▸ **ÉNONCÉ 1**: Relevez toutes les lignes des entrées qui contiennent la chaîne « instances » et recopiez-les.

▸ **PAGE**:
Il a fêté ses 10 ans en toute discrétion sur le banc chalonnais en ce début du mois d’avril. 10 ans, que la voix rocailleuse de Gregor Beugnot se fait entendre dans les travées du Colisée. Et alors que son équipe a recollé au groupe de tête, le coach chalonnais se confie à SportsBourgogne. Avant le sprint final, il revient sur sa carrière en Saône-et-Loire et sur son métier d’entraîneur. Avec la gouaille qu’on lui connait pour un entretien passionnant.
Sports Bourgogne – En début de semaine, vous avez fêté vos 10 ans à la tête de l’Elan Chalon, un cas assez unique aujourd’hui dans le sport. Comment expliquez-vous cette longévité ?
Grégor Beugnot : Je ne l’explique pas. Déjà à l’ASVEL, j’avais fait 9 ans avec des contrats de 2/3 ans renouvelables. Ça doit provenir du fait que les gens sont satisfaits du travail accompli. Je pense que c’est plus lié au travail, et pas forcément aux résultats. J’épouse assez bien la politique définie par un club. C’est le rôle d’un coach.
Vous n’avez pas peur de tomber dans une routine ?
Il faut tout le temps se remettre en question sinon votre discours auprès du staff et des joueurs s’use. Il faut changer votre manière d’entraîner, les exercices, les consignes. C’est une évolution au fil des saisons, un ajustement continu.
Comment voyez-vous votre rôle d’entraîneur? A-t- il changé en 10 ans ?
Un entraîneur est avant tout jugé à l’aune de ses résultats sportifs, à l’empreinte qu’il laisse dans le club. Aujourd’hui, un coach doit être tout : un formateur, un entraîneur, un psychologue, il faut savoir coacher un match, être un leader, rassurant, faire du public relation, gérer la presse… Avant c’était plus facile, le profil des coachs était bien plus clair et défini. Désormais, le coach c’est une pièce très importante du puzzle. Le plus dur, c’est l’évolution du jeu. De nombreux coachs européens proposent des variantes, ils changent régulièrement, vont de l’avant. On ne peut plus copier tel ou tel système,. Il faut toujours être dans l’anticipation.
« Je veux que Chalon soit LE cador de la Pro A ! »
En 10 ans, l’Élan a bien progressé ?

Données
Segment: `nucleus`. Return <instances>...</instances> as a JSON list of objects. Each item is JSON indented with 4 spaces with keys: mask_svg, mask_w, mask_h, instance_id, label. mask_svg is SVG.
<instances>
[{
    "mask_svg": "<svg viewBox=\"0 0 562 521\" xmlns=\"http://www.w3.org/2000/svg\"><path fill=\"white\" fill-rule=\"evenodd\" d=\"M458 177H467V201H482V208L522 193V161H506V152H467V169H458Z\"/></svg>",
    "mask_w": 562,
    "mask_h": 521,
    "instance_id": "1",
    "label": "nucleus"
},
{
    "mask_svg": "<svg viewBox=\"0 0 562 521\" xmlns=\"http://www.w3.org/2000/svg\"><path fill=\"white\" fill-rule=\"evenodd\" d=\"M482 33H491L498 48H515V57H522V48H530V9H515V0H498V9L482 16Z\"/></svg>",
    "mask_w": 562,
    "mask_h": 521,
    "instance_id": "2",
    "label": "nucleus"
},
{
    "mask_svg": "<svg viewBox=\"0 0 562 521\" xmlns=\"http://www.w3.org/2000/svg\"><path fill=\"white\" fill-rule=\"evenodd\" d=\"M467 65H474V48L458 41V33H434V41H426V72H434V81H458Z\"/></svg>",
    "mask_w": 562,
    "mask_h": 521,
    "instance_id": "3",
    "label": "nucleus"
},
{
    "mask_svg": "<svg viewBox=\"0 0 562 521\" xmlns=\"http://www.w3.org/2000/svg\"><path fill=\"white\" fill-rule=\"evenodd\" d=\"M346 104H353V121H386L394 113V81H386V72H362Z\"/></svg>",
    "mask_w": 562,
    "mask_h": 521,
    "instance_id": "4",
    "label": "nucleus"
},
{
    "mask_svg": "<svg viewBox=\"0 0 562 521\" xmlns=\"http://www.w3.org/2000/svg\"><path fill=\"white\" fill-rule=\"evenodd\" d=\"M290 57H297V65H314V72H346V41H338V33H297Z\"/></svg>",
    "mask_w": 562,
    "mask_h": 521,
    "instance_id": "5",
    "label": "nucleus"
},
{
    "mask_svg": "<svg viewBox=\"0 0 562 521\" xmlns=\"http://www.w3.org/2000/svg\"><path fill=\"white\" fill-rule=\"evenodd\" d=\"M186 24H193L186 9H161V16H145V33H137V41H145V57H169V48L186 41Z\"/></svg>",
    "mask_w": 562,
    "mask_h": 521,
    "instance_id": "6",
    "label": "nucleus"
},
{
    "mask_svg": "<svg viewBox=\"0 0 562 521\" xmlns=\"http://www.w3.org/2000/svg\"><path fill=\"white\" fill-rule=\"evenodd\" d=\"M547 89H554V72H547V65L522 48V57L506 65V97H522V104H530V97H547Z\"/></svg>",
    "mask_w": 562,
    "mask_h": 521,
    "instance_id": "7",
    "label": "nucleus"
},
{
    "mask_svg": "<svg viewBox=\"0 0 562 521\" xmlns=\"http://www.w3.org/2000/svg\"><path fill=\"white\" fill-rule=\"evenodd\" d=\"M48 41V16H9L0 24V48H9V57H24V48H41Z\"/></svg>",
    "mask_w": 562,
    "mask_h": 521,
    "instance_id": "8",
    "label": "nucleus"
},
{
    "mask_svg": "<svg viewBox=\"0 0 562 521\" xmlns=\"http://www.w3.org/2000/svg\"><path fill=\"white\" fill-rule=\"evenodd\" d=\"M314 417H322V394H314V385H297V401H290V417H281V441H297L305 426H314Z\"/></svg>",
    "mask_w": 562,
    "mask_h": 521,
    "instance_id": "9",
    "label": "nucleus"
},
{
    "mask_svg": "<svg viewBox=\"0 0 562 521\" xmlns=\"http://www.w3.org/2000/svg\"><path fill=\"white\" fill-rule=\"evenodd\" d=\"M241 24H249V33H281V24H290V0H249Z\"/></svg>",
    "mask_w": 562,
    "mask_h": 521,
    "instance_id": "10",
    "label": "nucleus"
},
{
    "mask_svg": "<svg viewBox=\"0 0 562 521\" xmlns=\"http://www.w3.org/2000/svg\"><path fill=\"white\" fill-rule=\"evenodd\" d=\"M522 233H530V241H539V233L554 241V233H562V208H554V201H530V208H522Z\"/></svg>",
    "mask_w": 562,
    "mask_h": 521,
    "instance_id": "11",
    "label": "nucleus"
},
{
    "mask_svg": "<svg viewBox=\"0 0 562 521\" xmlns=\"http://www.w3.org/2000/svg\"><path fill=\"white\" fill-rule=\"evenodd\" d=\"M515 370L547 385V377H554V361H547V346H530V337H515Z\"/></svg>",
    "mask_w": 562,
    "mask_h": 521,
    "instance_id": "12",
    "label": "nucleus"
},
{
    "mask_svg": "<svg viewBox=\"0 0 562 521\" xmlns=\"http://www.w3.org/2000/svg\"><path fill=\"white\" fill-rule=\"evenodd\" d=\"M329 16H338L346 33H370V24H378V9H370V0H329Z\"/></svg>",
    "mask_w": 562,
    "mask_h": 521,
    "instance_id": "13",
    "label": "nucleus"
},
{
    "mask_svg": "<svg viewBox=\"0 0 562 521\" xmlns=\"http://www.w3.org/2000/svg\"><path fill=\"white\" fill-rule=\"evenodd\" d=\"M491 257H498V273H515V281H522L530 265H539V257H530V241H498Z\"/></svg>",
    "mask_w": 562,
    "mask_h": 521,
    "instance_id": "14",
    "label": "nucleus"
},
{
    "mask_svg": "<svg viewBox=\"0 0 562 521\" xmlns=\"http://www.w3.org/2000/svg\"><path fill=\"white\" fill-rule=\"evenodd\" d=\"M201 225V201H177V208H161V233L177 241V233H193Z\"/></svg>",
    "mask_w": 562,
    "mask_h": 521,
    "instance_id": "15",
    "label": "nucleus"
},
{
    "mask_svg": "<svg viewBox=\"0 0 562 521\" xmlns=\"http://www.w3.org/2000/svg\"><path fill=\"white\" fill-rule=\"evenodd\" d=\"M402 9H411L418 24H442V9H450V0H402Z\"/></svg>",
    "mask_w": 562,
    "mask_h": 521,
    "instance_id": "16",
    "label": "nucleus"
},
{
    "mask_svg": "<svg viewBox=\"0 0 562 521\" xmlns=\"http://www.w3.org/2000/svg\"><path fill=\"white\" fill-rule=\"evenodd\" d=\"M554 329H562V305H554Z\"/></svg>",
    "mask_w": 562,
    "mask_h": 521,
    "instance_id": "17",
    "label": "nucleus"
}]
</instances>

▸ **ÉNONCÉ 2**: D'après l'entretien ci-dessus, pourquoi un entraîneur doit-il sans cesse se remettre en question ? Répondez en une à trois phrases.

▸ **RÉPONSE FINALE 1**:
Segment: `nucleus`. Return <instances>...</instances> as a JSON list of objects. Each item is JSON indented with 4 spaces with keys: mask_svg, mask_w, mask_h, instance_id, label. mask_svg is SVG.
<instances>
</instances>

▸ **RÉPONSE FINALE 2**: Sans cette remise en question, son discours auprès du staff et des joueurs s'use. Il doit donc changer sa manière d'entraîner, les exercices et les consignes, dans un ajustement continu au fil des saisons.